** Deskripsi Tugas **
Ringkas kutipan teks di bawah ini dalam dua kalimat.

** Kutipan Teks **
□ □ □ □ □
Itu adalah penafsiran saya terhadap sila “ketuhanan” yang ditawarkan oleh Bung Karno. Kita tak pernah tahu apa maksud beliau dengan sila itu.
Sekarang, saya ingin membahas tentang urutan Pancasila. Mengacu pada pidato Bung Karno yang saya kutip di atas, rumusan pertama dalam Pancasila adalah kebangsaan, yang kemudian disusul dengan internasionalisme, mufakat, kesejahteraan, dan ketuhanan. Kita lihat bahwa beliau mendudukkan ketuhanan pada urutan terakhir dalam pidatonya. Dan saya sangat menganjurkan (meski nampaknya mustahil) agar Pancasila yang kita miliki saat ini disinkronkan dengan Pancasila versi Bung Karno. Saya menganjurkan agar sila Ketuhanan yang Maha Esa itu ditempatkan sebagai sila ke-lima. Mengapa?
Sila Ketuhanan Menihilkan Sila Lainnya
Salah satu alasan saya adalah fakta tentang maraknya berbagai kekerasan dan kejahatan kemanusiaan, termasuk terorisme, di negeri ini yang dilakukan atas dasar agama. Loh, apa hubungannya? Saya melihat hubungan yang cukup signifikan dari penempatan nilai ketuhanan di urutan pertama dengan sikap “religiusitas berlebihan” yang pada akhirnya menihilkan makna kemanusiaan, persatuan/kebangsaan, musyawarah, dan keadilan sosial. Ekstremisme beragama telah menjadi semacam duri dalam daging di dalam kehidupan kebangsaan kita, yang sepertinya tak sanggup diatasi oleh pemerintah kita yang hanya bisa sedih dan prihatin ini.
Atas nama agama (Tuhan, katanya), seseorang merasa berhak untuk menganiaya bahkan membantai sesamanya. Saya tak perlu sebutkan contoh-contohnya, selain saya pikir semua orang yang hidup di Indonesia tahu, juga demi menghormati keluarga korban. Ketuhanan, dalam hal ini, telah menihilkan kemanusiaan. Dalam sebuah tanggapan di dalam salah satu tulisan di Kompasiana yang membahas tentang kekejaman Israel, disebutkan bahwa orang-orang yang tidak beragama tertentu tidak akan mendukung Palestina, karena mereka semua adalah binatang (baca: bukan manusia). Sentimen agama yang berlebihan bisa membuat seseorang melihat pemeluk agama lain sebagai binatang yang bisa disakiti atau dibunuh tanpa perlu merasa bersalah. Saya pernah melihat sebuah video “seram” di YouTube tentang bagaimana seorang anak kecil ditemani beberapa perempuan dan laki-laki, disemangati untuk menggorok leher seorang laki-laki yang diikat di depannya, dengan iringan sorak-sorai menyebut nama Tuhan.
□ □ □ □ □
** Informasi yang Diberikan **
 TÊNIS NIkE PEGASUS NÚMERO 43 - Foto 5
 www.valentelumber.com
□ □ □ □ □
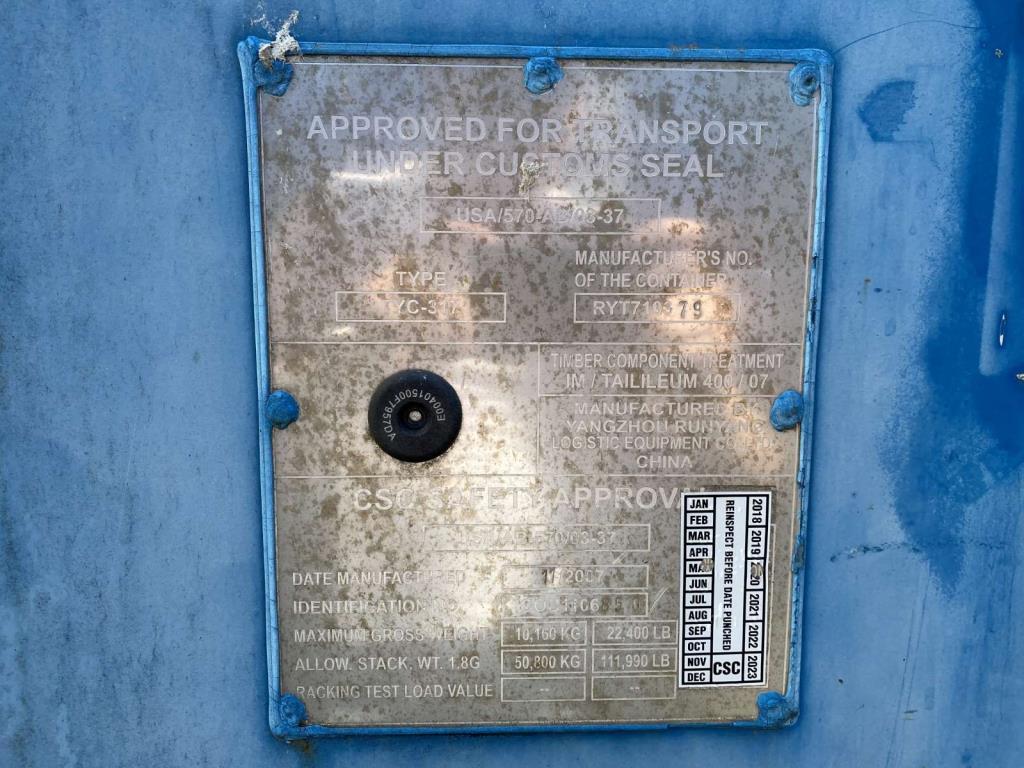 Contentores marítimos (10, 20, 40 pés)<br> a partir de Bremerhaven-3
□ □ □ □ □
** Tugas Selesai **
Penulis menyebut bahwa Bung Karno menempatkan ketuhanan pada urutan terakhir dalam pidatonya, lalu menganjurkan agar sila Ketuhanan yang Maha Esa dijadikan sila kelima. Penulis melihat hubungan antara penempatan ketuhanan di urutan pertama dan religiusitas berlebihan yang menihilkan kemanusiaan, persatuan/kebangsaan, musyawarah, dan keadilan sosial, seperti tampak dari maraknya kekerasan dan kejahatan kemanusiaan atas dasar agama di negeri ini.